***** MATERIAL SUPPLIED

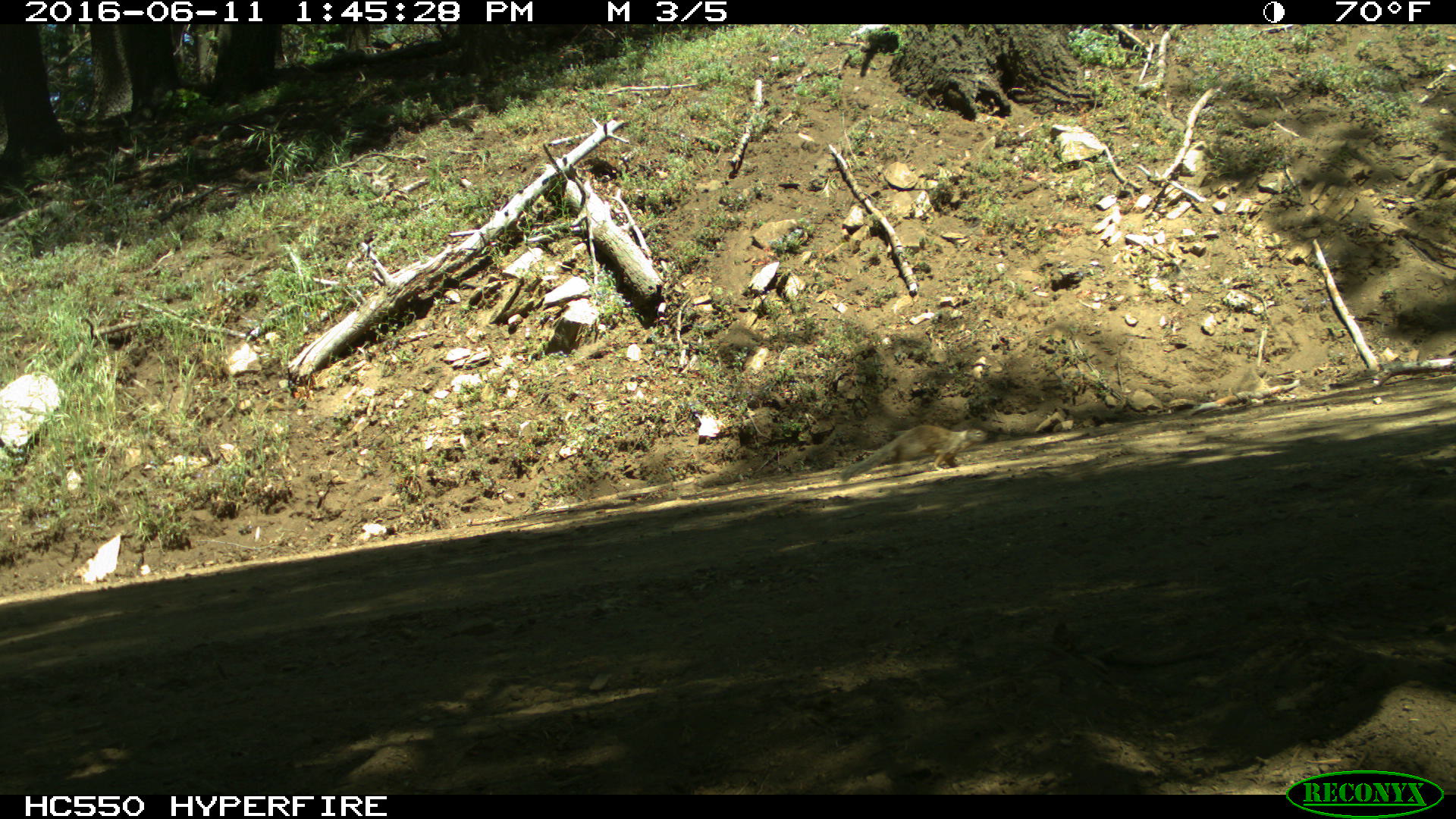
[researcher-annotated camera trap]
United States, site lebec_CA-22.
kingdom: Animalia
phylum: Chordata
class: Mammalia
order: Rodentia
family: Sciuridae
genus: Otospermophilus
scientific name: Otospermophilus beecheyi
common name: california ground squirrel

**********

• **PROBLEM TO SOLVE**
The expected output is the full material above, word for word, without pictures.

• **SOLUTION TO THIS EXERCISE**
[researcher-annotated camera trap]
United States, site lebec_CA-22.
kingdom: Animalia
phylum: Chordata
class: Mammalia
order: Rodentia
family: Sciuridae
genus: Otospermophilus
scientific name: Otospermophilus beecheyi
common name: california ground squirrel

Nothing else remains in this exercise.